* To-do list:
A. Retype the passage of the news report from "Prosecutors said that" to "time, prosecutors said.".
B. For each statement, answer yes or no as to whether it agrees with the news report, and quote the words of the report that decide it: (i) Sentencing for Barron and Leiva is scheduled for April 25; (ii) the pair face a maximum penalty of twenty years in prison; (iii) the pair was also found guilty of child abuse against two of Anthony's older half-siblings.

* Article:
* * * * * * *

The prolonged child abuse element of their case refers to the boy’s dehydrated and malnourished condition at the time of his death. He had not been given food or water for a long period of time, causing his body to begin to deteriorate and shut down.

Prosecutors said that Leiva ran a youth fight club in the apartment, where they alleged that he would force the children to fight each other until somebody cried. They alleged in detail to the court a number of horrific abuses that Anthony was subjected to by Leiva and Barron: they would hit Anthony with the metal part of a belt and an extension cord; the couple would force-feed the child hot sauce; they would demand he kneel down on uncooked rice for long periods; they’d make him hold books up with his arms outstretched for hours at a time; and the couple would put out cigarettes on his body, pick him up by the feet and bash his head into the ground, and lock him in a room for 8-10 hours at a time, prosecutors said. 

Sentencing for Barron and Leiva is scheduled for April 25. They face a maximum penalty of life in prison without the possibility of parole. 

In addition to the convictions for the intentional murder of a child, the pair was also found guilty on Tuesday of two counts of child abuse against two of Anthony’s younger half-siblings. 

The verdict comes nearly five years after the settlement of justice in another, equally horrific, child abuse death in Antelope Valley—that of 10-year-old Palmdale boy Gabriel Fernandez, the Palmdale boy who was abused and tortured over a period of months before he was murdered at 8 years old by his mother, Pearl Sinthia Fernandez, and her boyfriend, Isauro Aguirre. The similarities between the two murders are striking, particularly in what many believe ultimately led the boys’ murderers to kill them.

* * * * * * *

[A block of data]
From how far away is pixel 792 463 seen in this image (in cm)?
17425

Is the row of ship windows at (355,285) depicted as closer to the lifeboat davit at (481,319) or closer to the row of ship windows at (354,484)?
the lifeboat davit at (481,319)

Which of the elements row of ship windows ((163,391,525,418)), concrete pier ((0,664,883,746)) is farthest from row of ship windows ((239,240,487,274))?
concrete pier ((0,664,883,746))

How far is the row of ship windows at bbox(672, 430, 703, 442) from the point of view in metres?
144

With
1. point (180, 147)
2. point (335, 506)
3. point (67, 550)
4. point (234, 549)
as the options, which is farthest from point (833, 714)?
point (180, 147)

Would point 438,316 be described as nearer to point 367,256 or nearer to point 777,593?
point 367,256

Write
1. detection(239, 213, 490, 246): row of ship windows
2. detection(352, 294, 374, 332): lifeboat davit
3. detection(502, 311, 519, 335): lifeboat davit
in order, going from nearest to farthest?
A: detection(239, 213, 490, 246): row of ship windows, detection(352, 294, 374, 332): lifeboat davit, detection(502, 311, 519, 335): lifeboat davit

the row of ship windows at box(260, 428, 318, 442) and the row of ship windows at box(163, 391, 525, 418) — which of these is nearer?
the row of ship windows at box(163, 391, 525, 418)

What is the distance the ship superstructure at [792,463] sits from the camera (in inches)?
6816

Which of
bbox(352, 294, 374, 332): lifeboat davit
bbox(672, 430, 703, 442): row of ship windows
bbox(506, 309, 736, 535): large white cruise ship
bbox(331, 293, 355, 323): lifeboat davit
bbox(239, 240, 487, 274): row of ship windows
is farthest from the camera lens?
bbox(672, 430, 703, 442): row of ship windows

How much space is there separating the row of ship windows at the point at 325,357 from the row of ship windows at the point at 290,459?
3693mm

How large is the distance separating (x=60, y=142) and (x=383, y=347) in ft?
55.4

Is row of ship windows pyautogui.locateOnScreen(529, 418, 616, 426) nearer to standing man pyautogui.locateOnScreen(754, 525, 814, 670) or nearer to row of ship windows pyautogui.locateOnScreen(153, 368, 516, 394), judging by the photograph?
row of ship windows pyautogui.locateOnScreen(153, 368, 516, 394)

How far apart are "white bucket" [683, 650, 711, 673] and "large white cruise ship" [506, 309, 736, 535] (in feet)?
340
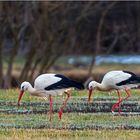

* * * * * * *

* Expected outputs:
A.
Prosecutors said that Leiva ran a youth fight club in the apartment, where they alleged that he would force the children to fight each other until somebody cried. They alleged in detail to the court a number of horrific abuses that Anthony was subjected to by Leiva and Barron: they would hit Anthony with the metal part of a belt and an extension cord; the couple would force-feed the child hot sauce; they would demand he kneel down on uncooked rice for long periods; they’d make him hold books up with his arms outstretched for hours at a time; and the couple would put out cigarettes on his body, pick him up by the feet and bash his head into the ground, and lock him in a room for 8-10 hours at a time, prosecutors said.

B.
(i) Yes: "Sentencing for Barron and Leiva is scheduled for April 25."
(ii) No: "They face a maximum penalty of life in prison without the possibility of parole."
(iii) No: "two counts of child abuse against two of Anthony’s younger half-siblings."